Mit seiner Exilierung im Dritten Reich 1933verliert Kracauer das Feld seiner alltäglichen Beobachtungen; in der zweiten Phase seines Schaffens in Paris und ab 1941 in New York, wo er 1966 stirbt, wendet er sich verstärkt einem ihm bereits vertrauten Ort zu: dem Kino.

In seiner Filmkritik, die er, so Adorno, auf ein neues Niveau gehoben habe, entwickelt Kracauer Bausteine für seine zwei großen, in Englisch verfassten Filmbücher - 1947 "From Caligari to Hitler" und 1960 "Theory of Film". Der Film hat für Kracauer genau die Oberflächendimension des Alltäglichen, "Entwirklichten, Niedrigen", in der besonders deutlich die Vorstellungen des Lebens für Kracauer fassbar sind. Seine Absicht, in "From Caligari to Hitler" nicht nur die Geschichte des deutschen Films oder das Medium Film isoliert zu betrachten, beruht auf der These, die Mittelschichten-Mentalität (der Deutschen) sei anfällig für die Verführungskraft der Medien. Weiterhin habe sich der deutsche Film aus der Einsicht der Politiker und Militärs des Ersten Weltkrieges entwickelt, die deutsche Propaganda sei der der alliierten Feinde unterlegen. Dies sollte die letzte Publikation Kracauers zu einem spezifisch deutschen Thema sein; der Bruch mit Deutschland seit seinem Exil ist nicht mehr rückgängig zu machen.

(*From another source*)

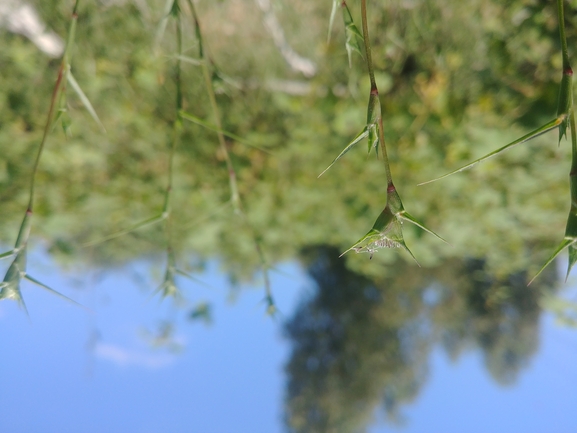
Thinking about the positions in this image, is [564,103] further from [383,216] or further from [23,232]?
[23,232]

In seiner "Theory of Film" legt Kracauer ein Standardwerk zur Geschichte, Soziologie und Ästhetik des Films vor. Er stellt die Frage nach den "Grundeigentümlichkeiten des Films" schlechthin und bewegt sich in seiner Beschreibung zwischen ästhetischen Problemen und zeitgenössischen, kulturellen Funktionen des Films - laut Rudolf Arnheim, "wahrscheinlich das intelligenteste Buch zum Thema Film, da je geschrieben worden ist".

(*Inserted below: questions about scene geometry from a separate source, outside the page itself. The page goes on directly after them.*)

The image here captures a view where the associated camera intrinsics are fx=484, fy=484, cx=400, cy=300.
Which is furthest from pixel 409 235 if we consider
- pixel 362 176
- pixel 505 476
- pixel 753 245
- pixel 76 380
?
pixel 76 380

Sein letztes Projekt "Geschichte - vor den letzten Dingen" muss unvollendet bleiben.

Leider bringt Momme Brodersen keine Einschätzung über Kracauers bleibende Aktualität, die nicht nur in seiner Ablehnung großer, einheitlicher Gedankensysteme, sondern vielmehr in seiner Neigung und seinem Staunen über Randzonen der hohen Kultur liegen könnte, und welchen Beitrag sein Werk zur heutigen Diskussion einer Pop(ulär)-Kultur leisten könnte. Auch unterlässt er beispielsweise zu hinterfragen in wie weit Kracauer mit seiner These vom Ursprung der Kultur aus dem Geist des Krieges als Vorläufer der französischen Kulturtheorie der Poststrukturalisten eines Jean Baudrillards gesehen werden kann.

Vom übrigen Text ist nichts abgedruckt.